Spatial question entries
^^^^^^^^^^^^^^^^

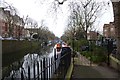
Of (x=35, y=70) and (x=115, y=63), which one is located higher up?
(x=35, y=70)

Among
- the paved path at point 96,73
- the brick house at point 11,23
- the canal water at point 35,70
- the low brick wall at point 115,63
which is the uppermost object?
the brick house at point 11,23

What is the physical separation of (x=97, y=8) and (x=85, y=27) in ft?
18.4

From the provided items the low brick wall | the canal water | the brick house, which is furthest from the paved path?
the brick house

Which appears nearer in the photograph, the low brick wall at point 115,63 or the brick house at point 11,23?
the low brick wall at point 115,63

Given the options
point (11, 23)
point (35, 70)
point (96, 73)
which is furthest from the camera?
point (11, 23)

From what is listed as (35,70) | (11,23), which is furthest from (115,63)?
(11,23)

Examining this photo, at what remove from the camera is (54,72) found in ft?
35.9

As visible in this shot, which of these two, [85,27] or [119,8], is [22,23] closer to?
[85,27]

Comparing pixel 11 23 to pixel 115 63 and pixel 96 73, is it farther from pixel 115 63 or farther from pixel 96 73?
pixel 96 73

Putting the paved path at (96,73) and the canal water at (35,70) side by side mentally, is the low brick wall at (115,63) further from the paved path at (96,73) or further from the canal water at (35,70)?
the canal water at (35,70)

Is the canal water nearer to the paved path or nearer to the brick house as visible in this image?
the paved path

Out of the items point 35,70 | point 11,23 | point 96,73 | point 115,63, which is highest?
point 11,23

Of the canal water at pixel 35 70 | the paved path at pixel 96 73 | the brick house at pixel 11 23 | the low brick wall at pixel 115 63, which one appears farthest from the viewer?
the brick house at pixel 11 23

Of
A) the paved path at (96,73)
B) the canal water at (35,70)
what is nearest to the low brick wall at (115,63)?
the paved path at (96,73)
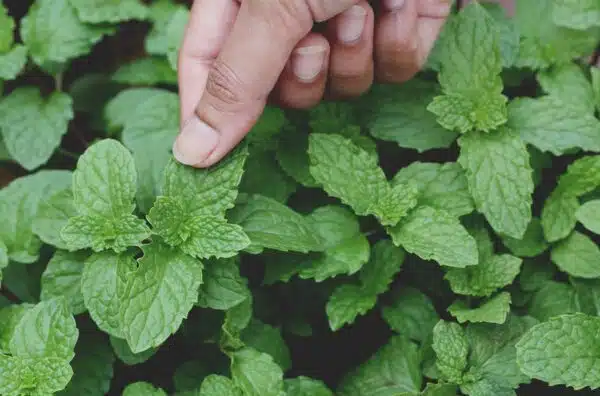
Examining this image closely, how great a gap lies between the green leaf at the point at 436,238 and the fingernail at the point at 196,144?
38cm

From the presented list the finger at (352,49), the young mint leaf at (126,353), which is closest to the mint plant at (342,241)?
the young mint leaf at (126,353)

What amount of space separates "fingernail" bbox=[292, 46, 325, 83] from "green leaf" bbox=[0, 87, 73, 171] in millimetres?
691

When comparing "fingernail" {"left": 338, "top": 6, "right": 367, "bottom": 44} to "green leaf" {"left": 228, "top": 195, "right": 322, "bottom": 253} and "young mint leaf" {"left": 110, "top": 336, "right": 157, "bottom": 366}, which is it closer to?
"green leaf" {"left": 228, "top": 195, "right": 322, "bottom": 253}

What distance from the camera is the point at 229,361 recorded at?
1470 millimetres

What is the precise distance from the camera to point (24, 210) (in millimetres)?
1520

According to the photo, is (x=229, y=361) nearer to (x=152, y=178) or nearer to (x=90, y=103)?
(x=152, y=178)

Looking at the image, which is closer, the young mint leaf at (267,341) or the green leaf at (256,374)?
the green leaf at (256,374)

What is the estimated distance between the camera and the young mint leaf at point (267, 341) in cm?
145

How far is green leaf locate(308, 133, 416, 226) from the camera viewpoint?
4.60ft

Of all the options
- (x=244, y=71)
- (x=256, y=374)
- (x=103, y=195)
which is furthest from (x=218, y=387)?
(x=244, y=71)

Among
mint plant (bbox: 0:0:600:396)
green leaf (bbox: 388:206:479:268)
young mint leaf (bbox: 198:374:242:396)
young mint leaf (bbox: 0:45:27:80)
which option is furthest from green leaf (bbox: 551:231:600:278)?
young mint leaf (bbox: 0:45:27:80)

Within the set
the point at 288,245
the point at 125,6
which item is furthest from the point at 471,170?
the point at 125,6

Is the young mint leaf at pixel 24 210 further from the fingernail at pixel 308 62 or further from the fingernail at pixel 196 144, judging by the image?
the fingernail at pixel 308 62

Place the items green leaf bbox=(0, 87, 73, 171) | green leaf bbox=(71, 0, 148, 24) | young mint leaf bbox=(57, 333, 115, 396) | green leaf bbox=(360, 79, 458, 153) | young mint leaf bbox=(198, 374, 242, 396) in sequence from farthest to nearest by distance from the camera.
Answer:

^^^^^^^^^^^^^^^^

| To be done |
Print the records word for word and exclude any picture they hold.

| Problem solution |
Of (x=35, y=70) and (x=115, y=63), which one is located higher up?
(x=35, y=70)

Among
- the paved path at point 96,73
- the brick house at point 11,23
- the canal water at point 35,70
- the low brick wall at point 115,63
which is the uppermost object?
the brick house at point 11,23

What is the physical separation of (x=97, y=8) and (x=85, y=27) in ft?
18.4

From the provided items the low brick wall | the canal water | the brick house, which is furthest from the paved path?
the brick house

Which appears nearer in the photograph, the low brick wall at point 115,63 or the brick house at point 11,23?
the low brick wall at point 115,63

Given the options
point (11, 23)
point (35, 70)
point (96, 73)
which is furthest from the camera?
point (11, 23)

From what is listed as (35,70) | (11,23), which is furthest from (115,63)?
(11,23)

Examining this photo, at what remove from the camera is (54,72) found in ft?
35.9

As visible in this shot, which of these two, [85,27] or [119,8], is [22,23] closer to?
[85,27]

Comparing pixel 11 23 to pixel 115 63 and pixel 96 73, is it farther from pixel 115 63 or farther from pixel 96 73?
pixel 96 73

Putting the paved path at (96,73) and the canal water at (35,70) side by side mentally, is the low brick wall at (115,63) further from the paved path at (96,73) or further from the canal water at (35,70)?
the canal water at (35,70)

Is the canal water nearer to the paved path or nearer to the brick house as visible in this image?
the paved path

Out of the items point 35,70 | point 11,23 | point 96,73 | point 115,63, which is highest?
point 11,23

Of the canal water at pixel 35 70 | the paved path at pixel 96 73 | the brick house at pixel 11 23 | the low brick wall at pixel 115 63, which one appears farthest from the viewer?
the brick house at pixel 11 23

Of
A) the paved path at (96,73)
B) the canal water at (35,70)
what is nearest to the low brick wall at (115,63)?
the paved path at (96,73)
Examining this image closely, how great a gap lies between the green leaf at the point at 436,238 and the fingernail at the point at 196,144?
38cm

From the presented list the finger at (352,49), the young mint leaf at (126,353), which is closest to the mint plant at (342,241)?
the young mint leaf at (126,353)

What amount of space separates "fingernail" bbox=[292, 46, 325, 83] from "green leaf" bbox=[0, 87, 73, 171] in millimetres?
691

When comparing "fingernail" {"left": 338, "top": 6, "right": 367, "bottom": 44} to "green leaf" {"left": 228, "top": 195, "right": 322, "bottom": 253} and "young mint leaf" {"left": 110, "top": 336, "right": 157, "bottom": 366}, which is it closer to?
"green leaf" {"left": 228, "top": 195, "right": 322, "bottom": 253}

What distance from the camera is the point at 229,361 recorded at?
1470 millimetres

What is the precise distance from the camera to point (24, 210) (in millimetres)?
1520

According to the photo, is (x=229, y=361) nearer to (x=152, y=178) or nearer to (x=90, y=103)?
(x=152, y=178)

Looking at the image, which is closer, the young mint leaf at (267,341) or the green leaf at (256,374)?
the green leaf at (256,374)

What is the estimated distance between the camera and the young mint leaf at point (267, 341) in cm?
145

How far is green leaf locate(308, 133, 416, 226) from the camera viewpoint?
4.60ft

Of all the options
- (x=244, y=71)
- (x=256, y=374)
- (x=103, y=195)
which is furthest from (x=218, y=387)?
(x=244, y=71)

Among
mint plant (bbox: 0:0:600:396)
green leaf (bbox: 388:206:479:268)
young mint leaf (bbox: 198:374:242:396)
young mint leaf (bbox: 0:45:27:80)
which option is furthest from green leaf (bbox: 551:231:600:278)?
young mint leaf (bbox: 0:45:27:80)

Within the set
the point at 288,245
the point at 125,6
which item is furthest from the point at 471,170?
the point at 125,6

Is the young mint leaf at pixel 24 210 further from the fingernail at pixel 308 62 or further from the fingernail at pixel 196 144, judging by the image?
the fingernail at pixel 308 62

Place the items green leaf bbox=(0, 87, 73, 171) | green leaf bbox=(71, 0, 148, 24) | young mint leaf bbox=(57, 333, 115, 396) | green leaf bbox=(360, 79, 458, 153) | young mint leaf bbox=(198, 374, 242, 396) in sequence from farthest to nearest by distance from the camera.
Answer:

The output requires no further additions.